#### Data to use
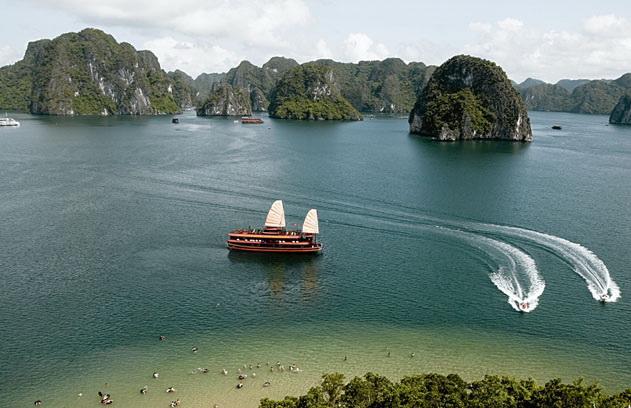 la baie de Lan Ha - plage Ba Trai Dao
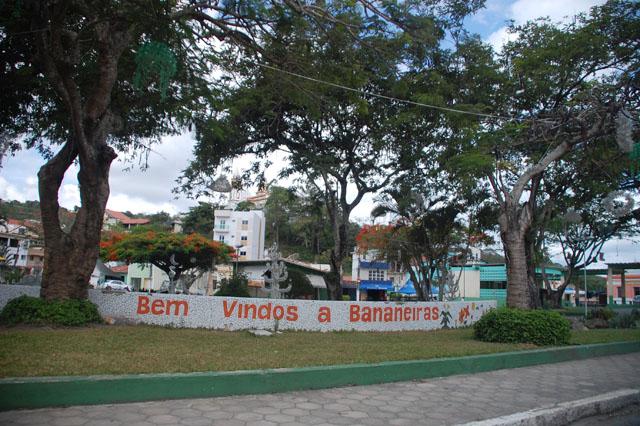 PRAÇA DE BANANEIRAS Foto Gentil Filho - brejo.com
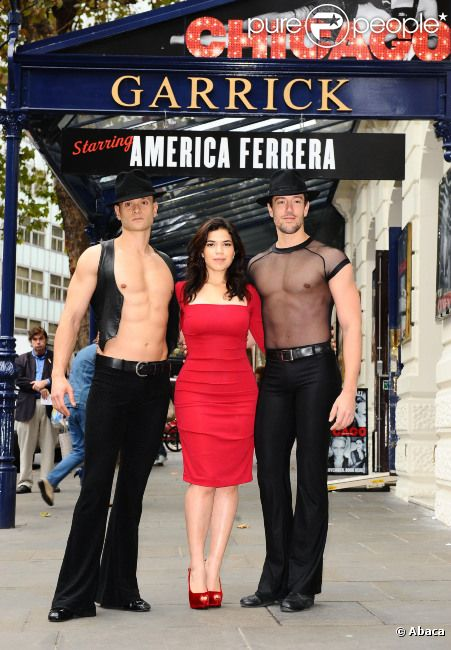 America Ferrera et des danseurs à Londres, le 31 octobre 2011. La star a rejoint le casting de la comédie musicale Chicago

* * *

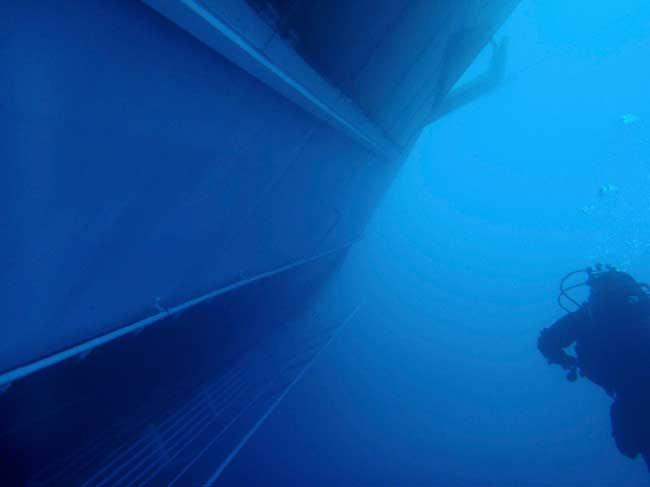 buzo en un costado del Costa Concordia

#### Exercise
What should come back is an exact copy of the lines above from the line with "PRAÇA DE BANANEIRAS" to the line with "America Ferrera et", both included, minus the pictures.

#### Result of this exercise
 PRAÇA DE BANANEIRAS Foto Gentil Filho - brejo.com
 America Ferrera et des danseurs à Londres, le 31 octobre 2011. La star a rejoint le casting de la comédie musicale Chicago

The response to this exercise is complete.